• **Given problem**
Please carry on the PostGIS mailing-list reply about ST_DWithin distance units from the point where it stops.

• **Excerpted text**
____
[postgis-users] Using SRID with meters, but still not getting UNITS in meters with ST_DWithin

Paul Ramsey pramsey at cleverelephant.ca
Tue Apr 12 12:50:22 PDT 2016


This:

"while lat-long SRIDs (like 4326) say the units are "meters""

is not correct. Long-lat SRS's pretty clearly state their units are
degrees. More to the point, the units are evaluated in a spherical
context, not a planar one, so applying planar calculations to them
will yield junk answers. You want to apply planar calculations to
planar coordinates, and spherical calculations to spherical
coordinates.

This is why we have the geometry (planar) and geography (spherical) bifurcation.

In my previous email I gave you a recipe to run your problem in
geography (spherical) space. Since you've sort of indicated that your
data are USA only, I'll also give you a planar (geometry) recipe,
using a suitable planar projection for the USA.

We will use the USA National Atlas Albers projection
(https://epsg.io/2163) for this example. It won't provide meter-level
accuracy over such a wide area, but presumable for something as coarse
as a "postal codes in radius" query, that won't matter.

ALTER TABLE tpostalcoordinate ADD COLUMN geom geometry(point, 2136);
UPDATE tpostalcoordinate SET geom =
ST_Transform(ST_SetSRID(ST_MakePoint(longitude, latitude), 4326),2163);
CREATE INDEX tpostalcoordinate_geom_ix ON tpostalcoordinate USING GIST (geom);
SELECT a.*
  FROM tpostalcoordinate a
  JOIN  tpostalcoordinate  b
  ON ST_DWithin(a.geom, b.geom, 10000)
  WHERE
    a.countrycode2tcountry = 'US' AND
    b.countrycode2tcountry = 'US' AND
    b.postalcode = '94404';

Note the differences with the geography approach:

- use use the geometry type, and we populate the column with data
transformed into our working planar projection
- then we're free to just use ST_DWithin(geom, geom, radius) and
everything magically works fine.

ATB,

P


On Tue, Apr 12, 2016 at 12:40 PM, Michael Moore <michaeljmoore at gmail.com> wrote:
> Lee, Paul,
> Thanks so much for your time.
____
• **Record extracts**
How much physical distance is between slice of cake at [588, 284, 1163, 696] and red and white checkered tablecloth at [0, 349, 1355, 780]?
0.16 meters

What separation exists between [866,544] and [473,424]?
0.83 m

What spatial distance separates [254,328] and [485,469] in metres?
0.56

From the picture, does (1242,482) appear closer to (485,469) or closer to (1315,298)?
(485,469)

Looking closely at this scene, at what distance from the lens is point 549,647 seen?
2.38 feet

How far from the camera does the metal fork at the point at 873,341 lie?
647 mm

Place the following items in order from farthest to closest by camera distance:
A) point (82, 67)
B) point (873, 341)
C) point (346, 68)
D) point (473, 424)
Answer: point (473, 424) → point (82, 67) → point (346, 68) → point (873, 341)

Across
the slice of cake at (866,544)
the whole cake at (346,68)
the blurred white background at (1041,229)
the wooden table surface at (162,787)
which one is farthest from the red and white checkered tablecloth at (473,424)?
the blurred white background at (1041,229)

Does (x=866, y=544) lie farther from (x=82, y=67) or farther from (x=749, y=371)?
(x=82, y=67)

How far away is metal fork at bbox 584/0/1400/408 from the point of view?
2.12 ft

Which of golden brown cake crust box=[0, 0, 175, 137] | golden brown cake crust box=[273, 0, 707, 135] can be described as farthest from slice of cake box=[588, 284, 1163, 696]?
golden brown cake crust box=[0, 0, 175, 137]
____
• **Solved problem**
> Lee,
> My understanding is that there are about 42,000 zips in the US, So a cross
> join should result in about 1.7 Billion entries into the
> postal_zone_distance table. Maybe that's not so bad, I'll have to run the
> numbers. Where as this might be the fastest possible solution, it's probably
> over-kill for my meager needs. I understand what you mean by needing to know
> first the SRID of the Latitude and Longitude from my source table. It means
> very little without knowing the Datum from which they were derived. Thanks
> to some youtube videos I think I grasp this.
>
> You said:
>>
>>  ...while lat-long SRIDs (like 4326) say the units are "meters",
>> ST_Distance and other distance and area functions always just work in
>> Cartesian coordinates, meaning they treat long and lat as X and Y in a
>> Cartesian plan and they take parameters and return answers in degrees, which
>> isn't really meaningful.
>
>
>  I believe you and my experience seems to confirm it, however I can't seem
> to reconcile this with the documentation for ST_Distance which says ...
>
>  http://postgis.net/docs/ST_DWithin.html
>>
>> For Geometries: The distance is specified in units defined by the spatial
>> reference system of the geometries. For this function to make sense, the
>> source geometries must both be of the same coordinate projection, having the
>> same SRID.
>
>
> Is the documentation wrong??? or am I just not interpreting it correctly.
>
> If it IS wrong, for god sake I hope they fix it as I have now just wasted
> too much of everybody's time on and issue that could have been cleared up by
> better documentation.
>
> Again, thanks to everybody who replied, you are most generous.
> Regards,
> Mike
>
>
>
> On Tue, Apr 12, 2016 at 9:26 AM, Lee Hachadoorian
> <Lee.Hachadoorian+L at gmail.com> wrote:
>>
>> Michael,
>>
>> There are many ways to accomplish this, and the most efficient approach is
>> going to depend on what else you are using this data for. If literally the
>> *only* thing you are using the geometries for is to calculate distances
>> between postal zones, I would consider creating a table like:
>>
>> CREATE TABLE postal_zone_distance (
>>   source_zone text,
>>   dest_zone text,
>>   distance_m double precision,
>>   PRIMARY KEY (source_zone, dest_zone)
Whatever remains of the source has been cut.